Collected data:
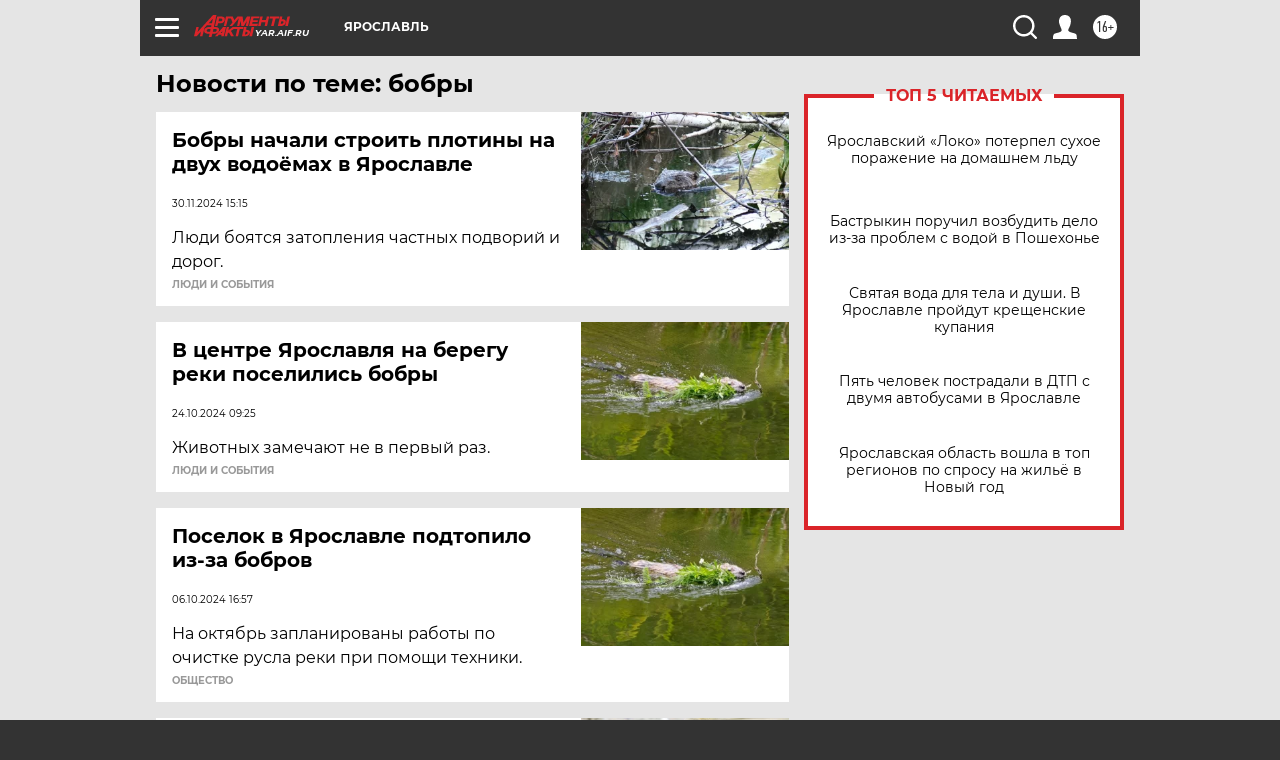

--- FILE ---
content_type: text/html
request_url: https://tns-counter.ru/nc01a**R%3Eundefined*aif_ru/ru/UTF-8/tmsec=aif_ru/23376221***
body_size: -72
content:
19B1761B696D2935X1768761653:19B1761B696D2935X1768761653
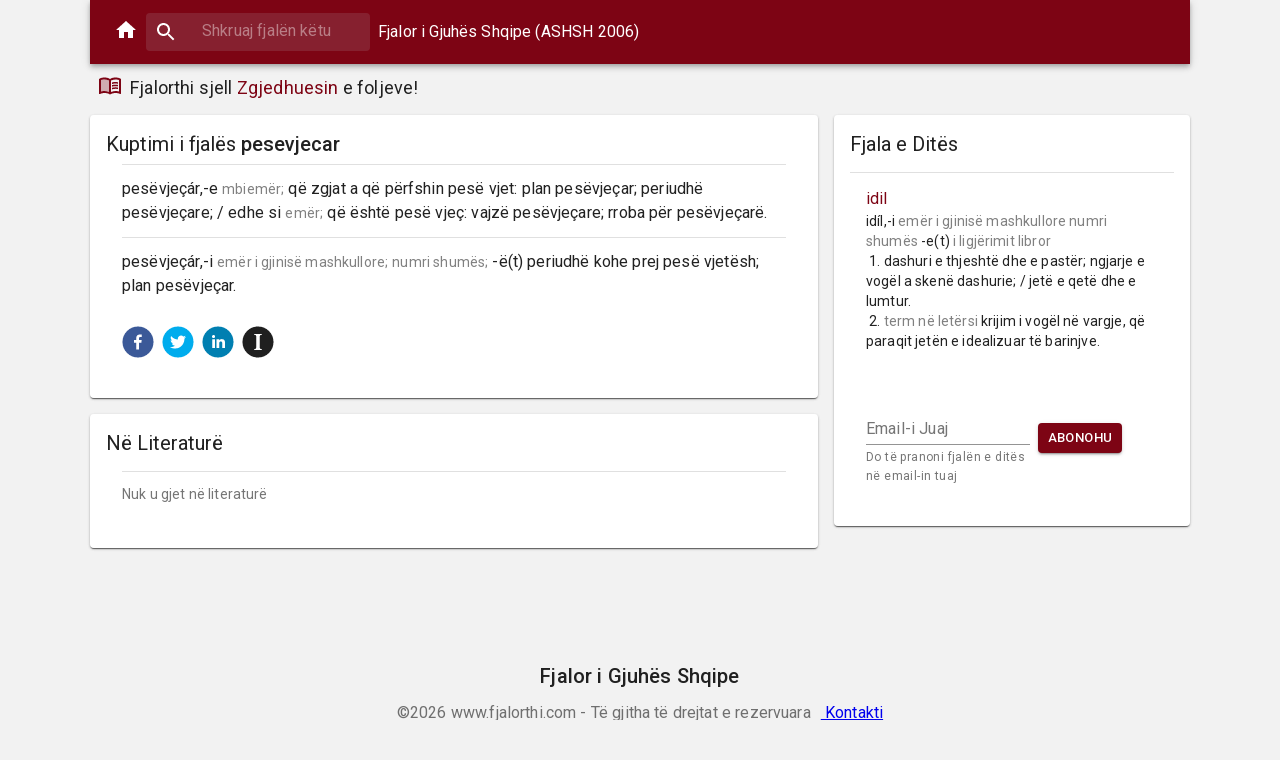

--- FILE ---
content_type: text/html
request_url: https://fjalorthi.com/pesevjecar
body_size: 1365
content:
<!doctype html><html lang="en"><head><meta charset="utf-8"/><link rel="shortcut icon" href="/favicon.ico"><meta name="viewport" content="width=device-width,initial-scale=1,shrink-to-fit=no"><meta name="theme-color" content="#000000"><meta property="og:title" content="Fjalorthi"><meta property="og:type" content="article"/><meta property="og:url" content="https://fjalorthi.com"><meta property="og:description" content="Shiko kuptimin dhe shpjegimin e fjalëve shqip"><meta property="og:image" content="https://fjalorthi-images.s3.eu-central-1.amazonaws.com/preview_1200x630.png"><meta property="og:image:secure_url" content="https://fjalorthi-images.s3.eu-central-1.amazonaws.com/preview_1200x630.png"><meta property="og:image:type" content="image/png"><meta property="og:image:width" content="1200"><meta property="og:image:height" content="630"><meta property="twitter:card" content="https://fjalorthi-images.s3.eu-central-1.amazonaws.com/preview_1200x630.png"><link rel="manifest" href="/manifest.json"><title>Fjalor Shqip</title><link rel="stylesheet" href="https://fonts.googleapis.com/css?family=Roboto:300,400,500,700&display=swap"/><style>.full-page-loader{display:flex;align-items:center;flex-direction:column;justify-content:center;position:absolute;top:0;right:0;left:0;bottom:0}.full-page-loader>img{animation:1.8s infinite heartbeat}@keyframes heartbeat{0%{transform:scale(1)}25%{transform:scale(1.05)}50%{transform:scale(1)}75%{transform:scale(1.05)}100%{transform:scale(1)}}</style></head><body><noscript>You need to enable JavaScript to run this app.</noscript><div id="root"><div class="full-page-loader"><img class="loader-img" src="/img/logo.png" alt="Fjalorthi"/></div></div><script>!function(e){function t(t){for(var n,l,i=t[0],f=t[1],a=t[2],p=0,s=[];p<i.length;p++)l=i[p],Object.prototype.hasOwnProperty.call(o,l)&&o[l]&&s.push(o[l][0]),o[l]=0;for(n in f)Object.prototype.hasOwnProperty.call(f,n)&&(e[n]=f[n]);for(c&&c(t);s.length;)s.shift()();return u.push.apply(u,a||[]),r()}function r(){for(var e,t=0;t<u.length;t++){for(var r=u[t],n=!0,i=1;i<r.length;i++){var f=r[i];0!==o[f]&&(n=!1)}n&&(u.splice(t--,1),e=l(l.s=r[0]))}return e}var n={},o={1:0},u=[];function l(t){if(n[t])return n[t].exports;var r=n[t]={i:t,l:!1,exports:{}};return e[t].call(r.exports,r,r.exports,l),r.l=!0,r.exports}l.m=e,l.c=n,l.d=function(e,t,r){l.o(e,t)||Object.defineProperty(e,t,{enumerable:!0,get:r})},l.r=function(e){"undefined"!=typeof Symbol&&Symbol.toStringTag&&Object.defineProperty(e,Symbol.toStringTag,{value:"Module"}),Object.defineProperty(e,"__esModule",{value:!0})},l.t=function(e,t){if(1&t&&(e=l(e)),8&t)return e;if(4&t&&"object"==typeof e&&e&&e.__esModule)return e;var r=Object.create(null);if(l.r(r),Object.defineProperty(r,"default",{enumerable:!0,value:e}),2&t&&"string"!=typeof e)for(var n in e)l.d(r,n,function(t){return e[t]}.bind(null,n));return r},l.n=function(e){var t=e&&e.__esModule?function(){return e.default}:function(){return e};return l.d(t,"a",t),t},l.o=function(e,t){return Object.prototype.hasOwnProperty.call(e,t)},l.p="/";var i=this["webpackJsonpfjalorthi-webclient"]=this["webpackJsonpfjalorthi-webclient"]||[],f=i.push.bind(i);i.push=t,i=i.slice();for(var a=0;a<i.length;a++)t(i[a]);var c=f;r()}([])</script><script src="/static/js/2.01c26b24.chunk.js"></script><script src="/static/js/main.3f94b7f2.chunk.js"></script></body></html>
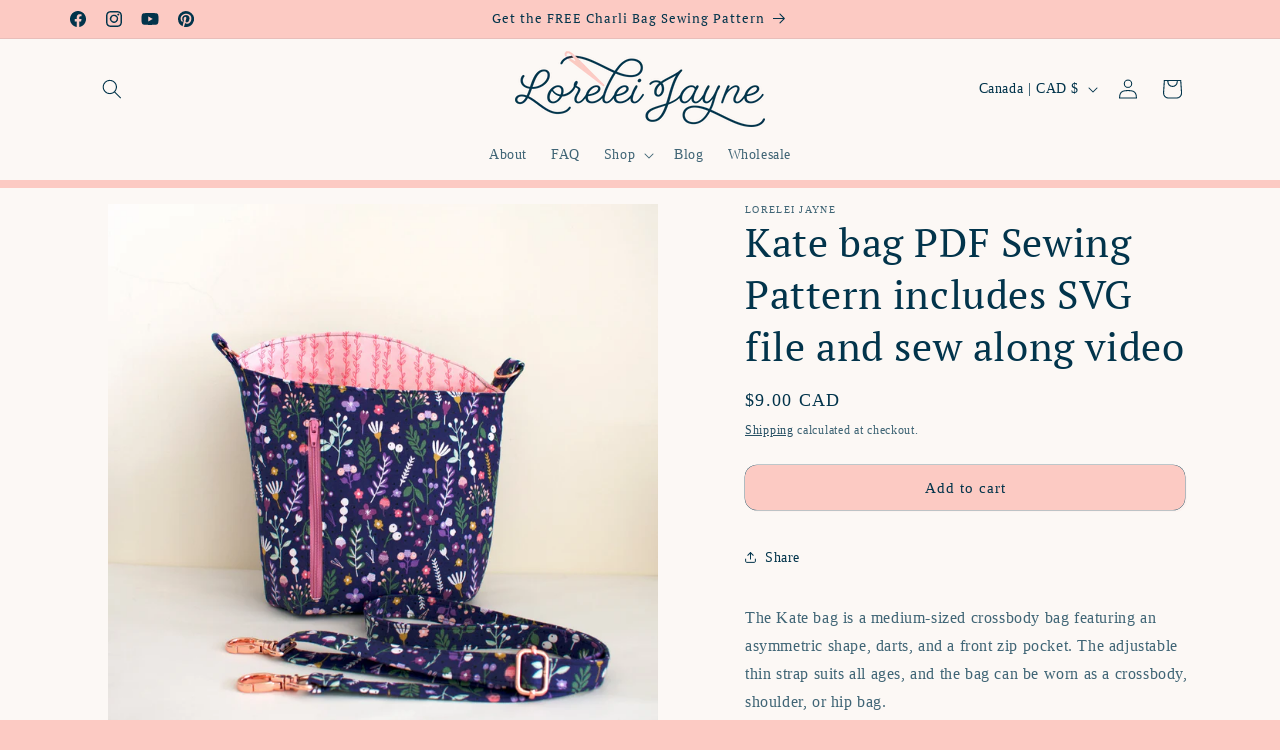

--- FILE ---
content_type: text/html; charset=UTF-8
request_url: https://www.stilyoapps.com/reconvert/reconvert_script_tags.php?shop=lorelei-jayne.myshopify.com&store_client_id=NWM0NTViMDI3NWMwMjgzYTU3MWY5OWMxZmJkYmNjMDMuZmQ2YmU1NjUwZmEwODY4OTlhMTY1NDVmNTIxZjA1ZDg%3D
body_size: -2
content:
{"result":"success","security_token":"$2y$10$ozlqZSMOxXZs.podlkd0EOq7YEZSJv3xXEyrSTd8ic7JsiAwZB5i6"}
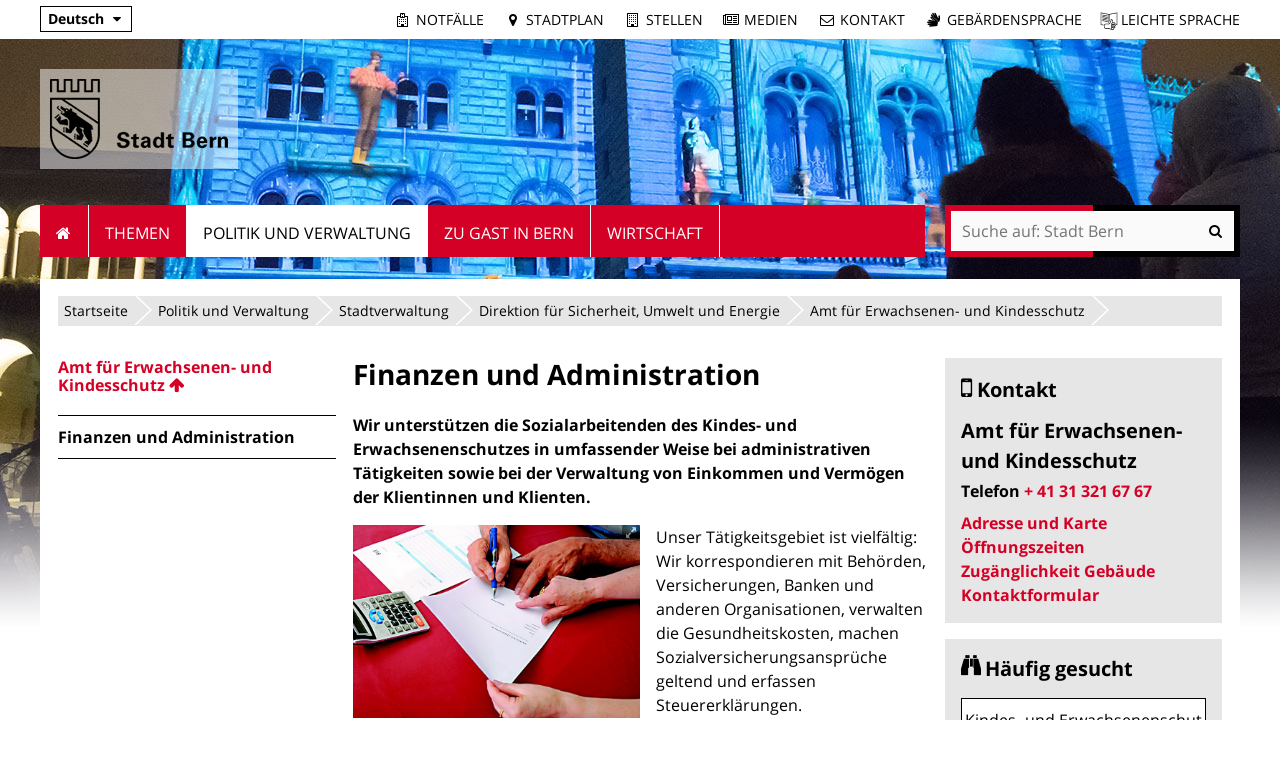

--- FILE ---
content_type: text/html; charset=utf-8
request_url: https://www.bern.ch/zu-gast-in-bern/flyoutnavigation/91f52f2ee861dccf498640f2e3adc4c2
body_size: 694
content:
<nav aria-hidden="true" id="nav_zu-gast-in-bern">
    <div role="menubar">

        <ul>

            <li>
                

                    <a role="menuitem" href="https://www.bern.ch/zu-gast-in-bern/aktivitaten" target="_self">Aktivitäten</a>

                   

                
            </li>
            <li>
                

                    <a role="menuitem" href="https://www.bern.ch/zu-gast-in-bern/bern-apps" target="_self">Bern Apps</a>

                   

                
            </li>
            <li>
                

                    <a role="menuitem" href="https://www.bern.ch/zu-gast-in-bern/bern-stellt-sich-vor" target="_self">Bern stellt sich vor</a>

                   

                <ul>
                    <li>

                        
                            <a role="menuitem" href="https://www.bern.ch/zu-gast-in-bern/bern-stellt-sich-vor/stadtgeschichte" target="_self">Stadtgeschichte</a>
                        

                    </li>
                    <li>

                        
                            <a role="menuitem" href="https://www.bern.ch/zu-gast-in-bern/bern-stellt-sich-vor/bern-erleben" target="_self">100x Bernerleben</a>
                        

                    </li>
                    <li>

                        
                            <a role="menuitem" href="https://www.bern.ch/zu-gast-in-bern/bern-stellt-sich-vor/erlacherhof" target="_self">Erlacherhof</a>
                        

                    </li>
                </ul>
            </li>

        </ul>
        <ul>

            <li>
                <span class="link-external">

                    <a role="menuitem" href="https://www.bern.ch/zu-gast-in-bern/bernticket" target="_blank">Bern Ticket</a>

                   </span>

                
            </li>
            <li>
                <span class="link-external">

                    <a role="menuitem" href="https://www.bern.ch/zu-gast-in-bern/bern-tourismus" target="_blank">Bern Welcome</a>

                   </span>

                
            </li>
            <li>
                <span class="link-external">

                    <a role="menuitem" href="https://www.bern.ch/zu-gast-in-bern/euro-2025" target="_blank">EURO 2025</a>

                   </span>

                
            </li>
            <li>
                

                    <a role="menuitem" href="https://www.bern.ch/zu-gast-in-bern/events" target="_self">Events</a>

                   

                
            </li>
            <li>
                

                    <a role="menuitem" href="https://www.bern.ch/zu-gast-in-bern/gastronomie" target="_self">Gastronomie</a>

                   

                
            </li>
            <li>
                

                    <a role="menuitem" href="https://www.bern.ch/zu-gast-in-bern/kultur" target="_self">Kultur</a>

                   

                
            </li>

        </ul>
        <ul>

            <li>
                <span class="link-external">

                    <a role="menuitem" href="https://www.bern.ch/zu-gast-in-bern/museen-in-bern" target="_blank">Museen in Bern</a>

                   </span>

                
            </li>
            <li>
                <span class="link-external">

                    <a role="menuitem" href="https://www.bern.ch/zu-gast-in-bern/park-ride" target="_blank">Park+Ride</a>

                   </span>

                
            </li>
            <li>
                <span class="link-external">

                    <a role="menuitem" href="https://www.bern.ch/zu-gast-in-bern/parkhaeuser" target="_blank">Parkhäuser</a>

                   </span>

                
            </li>
            <li>
                

                    <a role="menuitem" href="https://www.bern.ch/zu-gast-in-bern/sehenswurdigkeiten" target="_self">Sehenswürdigkeiten</a>

                   

                <ul>
                    <li>

                        
                            <a role="menuitem" href="https://www.bern.ch/zu-gast-in-bern/sehenswurdigkeiten/unesco-weltkulturerbe" target="_self">UNESCO Weltkulturerbe</a>
                        

                    </li>
                    <li>

                        
                            <a role="menuitem" href="https://www.bern.ch/zu-gast-in-bern/sehenswurdigkeiten/bundesplatz" target="_self">Bundesplatz</a>
                        

                    </li>
                </ul>
            </li>

        </ul>
        <ul>

            <li>
                

                    <a role="menuitem" href="https://www.bern.ch/zu-gast-in-bern/shopping" target="_self">Shopping</a>

                   

                
            </li>
            <li>
                

                    <a role="menuitem" href="https://www.bern.ch/zu-gast-in-bern/tageskarten-gemeinde" target="_self">Tageskarten Gemeinde</a>

                   

                
            </li>
            <li>
                

                    <a role="menuitem" href="https://www.bern.ch/zu-gast-in-bern/tickets" target="_self">Tickets</a>

                   

                
            </li>
            <li>
                

                    <a role="menuitem" href="https://www.bern.ch/zu-gast-in-bern/unterkunft" target="_self">Unterkunft</a>

                   

                
            </li>
            <li>
                

                    <a role="menuitem" href="https://www.bern.ch/zu-gast-in-bern/unterwegs-in-bern" target="_self">Unterwegs in Bern</a>

                   

                
            </li>

        </ul>

    </div>
</nav>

YOUR INSTRUCTIONS:
What lines of the preceding data include the string "stellt"? Pull them out.

WRITTEN REPLY:
                    <a role="menuitem" href="https://www.bern.ch/zu-gast-in-bern/bern-stellt-sich-vor" target="_self">Bern stellt sich vor</a>
                            <a role="menuitem" href="https://www.bern.ch/zu-gast-in-bern/bern-stellt-sich-vor/stadtgeschichte" target="_self">Stadtgeschichte</a>
                            <a role="menuitem" href="https://www.bern.ch/zu-gast-in-bern/bern-stellt-sich-vor/bern-erleben" target="_self">100x Bernerleben</a>
                            <a role="menuitem" href="https://www.bern.ch/zu-gast-in-bern/bern-stellt-sich-vor/erlacherhof" target="_self">Erlacherhof</a>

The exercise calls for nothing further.